Sia Bain che Deloitte stimano che circa 300 milioni di indiani abbiano effettuato acquisti on-line lo scorso anno, con la maggior parte dei nuovi utenti che dovrebbero provenire da città più piccole.
“I consumatori nelle città più piccole sono sempre stati altrettanto ambiziosi quanto quelli in quelle più grandi”, ha affermato Yash Dholakia, associate della società di enterprise capital Sauce.vc con sede a Nuova Delhi. “Ciò che mancava period l’accesso, e la vendita al dettaglio on-line sta colmando questo divario.”
Rapida ascesa del commercio veloce
L’espansione del commercio elettronico ha anche esposto i consumatori delle città più piccole a marchi premium e prodotti di nicchia, ha affermato Dholakia, la cui azienda sostiene diversi marchi di consumo online-first.
Dieci anni fa, lo scarso accesso a Web, i nascenti pagamenti digitali e le infrastrutture stradali sottosviluppate limitavano il commercio elettronico nelle città più piccole.
Nel corso del tempo, tuttavia, l’implementazione del 5G a basso costo, la rapida adozione dei pagamenti digitali basati su Unified Funds Interface (UPI) e il miglioramento della connettività stradale hanno reso le piccole città accessibili alle principali società di e-commerce, hanno affermato gli esperti.
“Un consumatore in una piccola città vede gli stessi contenuti sui social media – che si tratti di viaggi, health o influencer di bellezza – di qualcuno in metropolitana”, ha affermato Dholakia. Questa esposizione sta alimentando la domanda di prodotti come integratori proteici, prodotti per la cura della pelle coreani e scarpe da ginnastica di fascia alta.
Gli esperti del settore affermano che il modo più efficace per soddisfare story domanda è attraverso il commercio rapido, un modello definito in India da tempi di consegna inferiori a 20 minuti. Eterno E Swiggy ha aperto la strada al formato e ha spinto player più grandi come Flipkart e Amazon a seguirne l’esempio.
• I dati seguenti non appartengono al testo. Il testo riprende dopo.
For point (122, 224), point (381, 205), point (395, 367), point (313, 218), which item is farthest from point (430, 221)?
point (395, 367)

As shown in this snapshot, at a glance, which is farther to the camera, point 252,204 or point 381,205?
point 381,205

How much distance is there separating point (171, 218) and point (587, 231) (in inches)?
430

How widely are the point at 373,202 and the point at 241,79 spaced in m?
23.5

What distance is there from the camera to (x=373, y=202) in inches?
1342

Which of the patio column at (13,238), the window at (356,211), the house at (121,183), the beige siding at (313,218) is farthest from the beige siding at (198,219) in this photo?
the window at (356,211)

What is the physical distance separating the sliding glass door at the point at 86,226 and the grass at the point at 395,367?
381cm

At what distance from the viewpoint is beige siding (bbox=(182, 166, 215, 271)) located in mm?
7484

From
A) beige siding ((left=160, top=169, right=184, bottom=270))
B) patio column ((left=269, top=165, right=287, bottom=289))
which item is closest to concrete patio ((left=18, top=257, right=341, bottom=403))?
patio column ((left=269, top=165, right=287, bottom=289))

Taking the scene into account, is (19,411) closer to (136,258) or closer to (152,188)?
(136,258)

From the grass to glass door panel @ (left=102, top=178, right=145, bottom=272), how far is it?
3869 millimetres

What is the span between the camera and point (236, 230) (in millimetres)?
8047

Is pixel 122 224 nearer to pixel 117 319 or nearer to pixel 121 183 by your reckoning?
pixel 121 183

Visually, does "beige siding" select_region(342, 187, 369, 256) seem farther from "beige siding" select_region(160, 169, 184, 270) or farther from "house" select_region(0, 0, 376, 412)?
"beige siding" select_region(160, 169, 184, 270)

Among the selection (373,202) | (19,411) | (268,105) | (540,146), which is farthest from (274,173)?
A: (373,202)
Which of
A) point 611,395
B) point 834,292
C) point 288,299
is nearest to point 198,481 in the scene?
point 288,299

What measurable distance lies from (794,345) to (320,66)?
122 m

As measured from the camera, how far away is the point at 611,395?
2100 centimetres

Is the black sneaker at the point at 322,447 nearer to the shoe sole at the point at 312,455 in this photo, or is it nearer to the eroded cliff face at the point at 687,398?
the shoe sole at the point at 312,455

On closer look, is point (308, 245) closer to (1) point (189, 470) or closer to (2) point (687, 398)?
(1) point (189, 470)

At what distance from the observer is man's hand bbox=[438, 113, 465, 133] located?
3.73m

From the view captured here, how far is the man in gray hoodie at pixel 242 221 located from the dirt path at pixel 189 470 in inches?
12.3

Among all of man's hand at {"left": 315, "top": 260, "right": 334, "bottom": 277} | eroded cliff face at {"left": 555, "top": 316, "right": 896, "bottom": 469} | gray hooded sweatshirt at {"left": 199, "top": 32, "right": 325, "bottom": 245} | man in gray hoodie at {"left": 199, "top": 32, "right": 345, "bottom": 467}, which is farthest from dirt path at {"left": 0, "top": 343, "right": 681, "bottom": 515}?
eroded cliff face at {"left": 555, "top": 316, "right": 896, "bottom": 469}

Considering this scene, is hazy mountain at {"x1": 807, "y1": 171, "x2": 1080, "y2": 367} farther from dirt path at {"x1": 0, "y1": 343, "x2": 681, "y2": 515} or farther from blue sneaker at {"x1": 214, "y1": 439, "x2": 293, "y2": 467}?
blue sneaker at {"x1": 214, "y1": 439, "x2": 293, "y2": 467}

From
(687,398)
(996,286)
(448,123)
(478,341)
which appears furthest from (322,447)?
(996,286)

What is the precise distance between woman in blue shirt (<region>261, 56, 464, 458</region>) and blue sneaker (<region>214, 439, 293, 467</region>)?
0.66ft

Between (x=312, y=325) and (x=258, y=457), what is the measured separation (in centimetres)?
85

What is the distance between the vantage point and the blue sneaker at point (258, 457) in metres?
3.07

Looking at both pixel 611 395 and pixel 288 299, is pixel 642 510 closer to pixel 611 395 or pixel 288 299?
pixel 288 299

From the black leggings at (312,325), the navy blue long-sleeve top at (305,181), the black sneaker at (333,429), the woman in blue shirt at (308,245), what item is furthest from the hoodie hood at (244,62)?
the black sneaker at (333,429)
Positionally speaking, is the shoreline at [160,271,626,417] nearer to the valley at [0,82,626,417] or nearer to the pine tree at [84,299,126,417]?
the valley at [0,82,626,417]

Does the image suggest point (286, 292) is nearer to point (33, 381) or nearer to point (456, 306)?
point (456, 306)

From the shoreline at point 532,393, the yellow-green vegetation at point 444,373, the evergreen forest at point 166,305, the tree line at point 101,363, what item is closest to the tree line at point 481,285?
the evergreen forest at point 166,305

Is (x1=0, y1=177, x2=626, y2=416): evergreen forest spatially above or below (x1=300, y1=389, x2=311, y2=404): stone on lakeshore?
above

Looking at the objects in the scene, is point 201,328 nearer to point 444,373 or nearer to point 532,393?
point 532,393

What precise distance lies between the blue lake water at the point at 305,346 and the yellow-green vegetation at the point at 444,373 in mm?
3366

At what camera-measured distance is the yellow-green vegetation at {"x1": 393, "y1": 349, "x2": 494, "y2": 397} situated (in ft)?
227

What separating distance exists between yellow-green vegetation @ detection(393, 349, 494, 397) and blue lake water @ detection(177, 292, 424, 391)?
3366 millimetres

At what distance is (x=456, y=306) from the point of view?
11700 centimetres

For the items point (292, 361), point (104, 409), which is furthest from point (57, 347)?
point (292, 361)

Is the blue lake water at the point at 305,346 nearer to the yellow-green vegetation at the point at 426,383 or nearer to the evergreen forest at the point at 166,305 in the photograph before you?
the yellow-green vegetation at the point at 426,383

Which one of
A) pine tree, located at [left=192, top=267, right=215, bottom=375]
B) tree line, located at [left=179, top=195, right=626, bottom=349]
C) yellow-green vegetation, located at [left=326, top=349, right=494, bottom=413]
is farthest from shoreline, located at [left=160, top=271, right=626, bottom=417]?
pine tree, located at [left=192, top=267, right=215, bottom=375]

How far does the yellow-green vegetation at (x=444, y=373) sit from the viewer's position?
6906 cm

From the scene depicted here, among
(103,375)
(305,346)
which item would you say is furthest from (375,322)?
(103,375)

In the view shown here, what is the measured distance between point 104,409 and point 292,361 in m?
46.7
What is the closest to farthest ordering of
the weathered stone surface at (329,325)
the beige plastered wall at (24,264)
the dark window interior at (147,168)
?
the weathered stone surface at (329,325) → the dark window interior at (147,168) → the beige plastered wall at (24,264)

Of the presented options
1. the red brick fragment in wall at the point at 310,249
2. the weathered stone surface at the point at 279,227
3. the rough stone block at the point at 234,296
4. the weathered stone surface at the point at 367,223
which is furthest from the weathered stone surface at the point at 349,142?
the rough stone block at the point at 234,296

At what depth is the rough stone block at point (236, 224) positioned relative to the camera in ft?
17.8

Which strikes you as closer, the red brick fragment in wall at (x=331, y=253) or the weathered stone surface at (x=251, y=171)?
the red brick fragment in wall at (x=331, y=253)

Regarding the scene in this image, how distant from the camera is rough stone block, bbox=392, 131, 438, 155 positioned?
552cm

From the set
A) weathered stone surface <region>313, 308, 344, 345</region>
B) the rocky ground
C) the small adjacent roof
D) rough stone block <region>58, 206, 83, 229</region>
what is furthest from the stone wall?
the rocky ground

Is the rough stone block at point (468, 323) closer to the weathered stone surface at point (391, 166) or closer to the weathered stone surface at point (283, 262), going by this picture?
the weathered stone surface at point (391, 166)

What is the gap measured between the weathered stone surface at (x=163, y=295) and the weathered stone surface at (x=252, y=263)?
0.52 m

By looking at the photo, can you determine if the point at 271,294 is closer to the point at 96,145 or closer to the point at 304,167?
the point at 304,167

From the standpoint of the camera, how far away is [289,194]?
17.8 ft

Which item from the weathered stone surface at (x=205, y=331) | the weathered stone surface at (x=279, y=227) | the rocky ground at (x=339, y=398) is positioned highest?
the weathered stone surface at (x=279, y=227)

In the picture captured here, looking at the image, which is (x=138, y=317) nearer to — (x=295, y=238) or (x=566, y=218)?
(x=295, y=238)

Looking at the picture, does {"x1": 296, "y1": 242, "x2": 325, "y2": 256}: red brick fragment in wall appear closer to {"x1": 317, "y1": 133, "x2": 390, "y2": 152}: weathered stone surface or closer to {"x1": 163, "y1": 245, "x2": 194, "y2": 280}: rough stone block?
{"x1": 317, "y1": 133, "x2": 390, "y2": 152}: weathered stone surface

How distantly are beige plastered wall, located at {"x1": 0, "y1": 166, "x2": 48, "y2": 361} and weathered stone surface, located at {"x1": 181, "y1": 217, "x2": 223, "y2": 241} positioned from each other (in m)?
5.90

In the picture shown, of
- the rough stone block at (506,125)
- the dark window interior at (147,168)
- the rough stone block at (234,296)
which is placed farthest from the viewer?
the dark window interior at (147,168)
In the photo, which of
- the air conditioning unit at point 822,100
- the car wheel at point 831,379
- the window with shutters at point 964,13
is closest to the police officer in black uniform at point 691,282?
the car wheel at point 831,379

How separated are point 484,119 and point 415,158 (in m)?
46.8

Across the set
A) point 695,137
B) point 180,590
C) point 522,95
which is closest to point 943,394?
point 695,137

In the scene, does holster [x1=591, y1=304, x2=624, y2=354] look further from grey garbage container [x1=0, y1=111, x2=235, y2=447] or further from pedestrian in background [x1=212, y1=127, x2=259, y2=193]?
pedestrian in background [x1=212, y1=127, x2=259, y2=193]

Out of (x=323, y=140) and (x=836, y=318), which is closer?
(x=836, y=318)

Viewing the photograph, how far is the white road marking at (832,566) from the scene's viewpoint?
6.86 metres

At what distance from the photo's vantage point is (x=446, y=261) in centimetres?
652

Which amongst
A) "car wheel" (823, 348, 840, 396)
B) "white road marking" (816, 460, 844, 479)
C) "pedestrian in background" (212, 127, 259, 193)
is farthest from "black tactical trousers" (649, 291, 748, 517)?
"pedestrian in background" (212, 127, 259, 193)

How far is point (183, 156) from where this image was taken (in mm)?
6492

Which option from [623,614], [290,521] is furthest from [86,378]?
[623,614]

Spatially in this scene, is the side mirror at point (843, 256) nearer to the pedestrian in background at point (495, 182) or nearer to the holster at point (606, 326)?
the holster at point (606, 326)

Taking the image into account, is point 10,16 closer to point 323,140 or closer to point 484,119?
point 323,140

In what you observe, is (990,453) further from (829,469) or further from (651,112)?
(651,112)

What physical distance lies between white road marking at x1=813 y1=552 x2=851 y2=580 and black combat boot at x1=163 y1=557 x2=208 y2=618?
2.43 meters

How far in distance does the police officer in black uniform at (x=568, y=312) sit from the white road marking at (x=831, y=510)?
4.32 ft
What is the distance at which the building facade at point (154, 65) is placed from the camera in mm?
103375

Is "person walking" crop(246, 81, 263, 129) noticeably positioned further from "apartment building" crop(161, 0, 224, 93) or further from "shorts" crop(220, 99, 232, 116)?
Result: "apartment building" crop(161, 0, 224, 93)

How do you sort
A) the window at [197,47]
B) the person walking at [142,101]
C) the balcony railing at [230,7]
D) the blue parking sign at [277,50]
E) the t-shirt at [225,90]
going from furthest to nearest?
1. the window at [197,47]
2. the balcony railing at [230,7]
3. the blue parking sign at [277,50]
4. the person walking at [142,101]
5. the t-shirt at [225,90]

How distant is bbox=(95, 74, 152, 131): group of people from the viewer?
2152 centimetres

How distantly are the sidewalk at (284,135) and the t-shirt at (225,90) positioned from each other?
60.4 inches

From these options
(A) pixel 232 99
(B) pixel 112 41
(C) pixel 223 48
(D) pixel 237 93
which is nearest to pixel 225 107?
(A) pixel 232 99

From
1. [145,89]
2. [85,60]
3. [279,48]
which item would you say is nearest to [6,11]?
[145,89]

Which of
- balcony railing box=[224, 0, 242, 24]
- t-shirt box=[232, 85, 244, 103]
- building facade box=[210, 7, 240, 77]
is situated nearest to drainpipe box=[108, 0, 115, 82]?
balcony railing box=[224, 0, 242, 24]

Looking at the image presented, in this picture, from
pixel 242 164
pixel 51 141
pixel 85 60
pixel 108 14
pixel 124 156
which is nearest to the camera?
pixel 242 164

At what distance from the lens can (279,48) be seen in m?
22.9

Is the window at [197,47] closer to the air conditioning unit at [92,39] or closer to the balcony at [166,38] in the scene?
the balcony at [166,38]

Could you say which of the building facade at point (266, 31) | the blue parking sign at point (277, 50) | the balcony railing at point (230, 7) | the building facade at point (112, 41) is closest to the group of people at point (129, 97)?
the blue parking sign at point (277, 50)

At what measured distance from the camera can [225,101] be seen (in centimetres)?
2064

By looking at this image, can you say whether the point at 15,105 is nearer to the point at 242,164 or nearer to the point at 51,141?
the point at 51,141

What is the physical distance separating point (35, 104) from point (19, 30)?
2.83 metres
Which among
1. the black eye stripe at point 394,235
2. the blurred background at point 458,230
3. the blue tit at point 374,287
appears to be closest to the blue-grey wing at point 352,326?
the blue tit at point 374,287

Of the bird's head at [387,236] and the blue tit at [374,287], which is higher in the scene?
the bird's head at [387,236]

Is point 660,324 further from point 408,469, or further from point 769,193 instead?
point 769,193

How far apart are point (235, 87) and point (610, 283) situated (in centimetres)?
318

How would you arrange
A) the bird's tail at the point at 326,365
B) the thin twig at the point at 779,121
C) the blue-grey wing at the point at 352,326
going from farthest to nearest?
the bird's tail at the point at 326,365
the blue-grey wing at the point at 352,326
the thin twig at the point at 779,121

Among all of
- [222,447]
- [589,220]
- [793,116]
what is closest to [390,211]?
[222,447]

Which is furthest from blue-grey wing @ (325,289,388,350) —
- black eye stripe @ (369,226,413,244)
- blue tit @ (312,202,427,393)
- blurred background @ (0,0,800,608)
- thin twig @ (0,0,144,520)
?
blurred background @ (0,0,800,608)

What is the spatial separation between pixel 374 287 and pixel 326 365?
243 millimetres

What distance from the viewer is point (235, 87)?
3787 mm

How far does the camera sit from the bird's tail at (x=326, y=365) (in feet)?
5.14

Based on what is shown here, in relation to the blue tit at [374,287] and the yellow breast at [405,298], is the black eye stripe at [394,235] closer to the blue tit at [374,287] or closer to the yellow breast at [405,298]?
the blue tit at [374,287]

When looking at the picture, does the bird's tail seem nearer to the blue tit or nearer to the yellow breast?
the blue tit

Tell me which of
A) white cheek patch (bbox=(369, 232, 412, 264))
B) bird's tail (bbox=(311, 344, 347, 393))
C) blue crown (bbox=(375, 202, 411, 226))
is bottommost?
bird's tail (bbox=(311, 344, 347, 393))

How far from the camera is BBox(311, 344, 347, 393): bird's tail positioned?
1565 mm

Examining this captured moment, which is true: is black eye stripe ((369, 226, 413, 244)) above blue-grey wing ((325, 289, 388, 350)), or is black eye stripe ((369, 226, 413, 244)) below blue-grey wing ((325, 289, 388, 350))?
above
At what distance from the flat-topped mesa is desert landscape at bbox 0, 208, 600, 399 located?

Flipkart, ad esempio, ha ampliato la sua servizi di consegna ultrarapidi in 30 città.
Nelle grandi città, le app di commercio rapido vengono generalmente utilizzate per gli elementi essenziali. Nelle città più piccole, funzionano sempre più come “negozi premium”, ha detto Dholakia. Sia Amazon che Flipkart stanno investendo molto nelle reti di consegna per supportare un’evasione ultrarapida.
Rivolgendosi agli azionisti la scorsa settimana, il CEO di Amazon Andy Jassy ha affermato la società sta rapidamente espandendo il suo servizio di consegna rapida di prodotti commercialiAmazon Now, in India.
“Gli ordini su Amazon Now crescono del 25% mese su mese, con i membri Prime che triplicano la frequenza di acquisto una volta che iniziano a utilizzarlo”, ha affermato.
Deloitte prevede che entro il 2030 il numero di acquirenti on-line nelle città più piccole sarà circa il doppio di quello nelle principali aree metropolitane, con una spesa media mensile per utente che salirà a forty five dollari dai 25 dollari del 2025.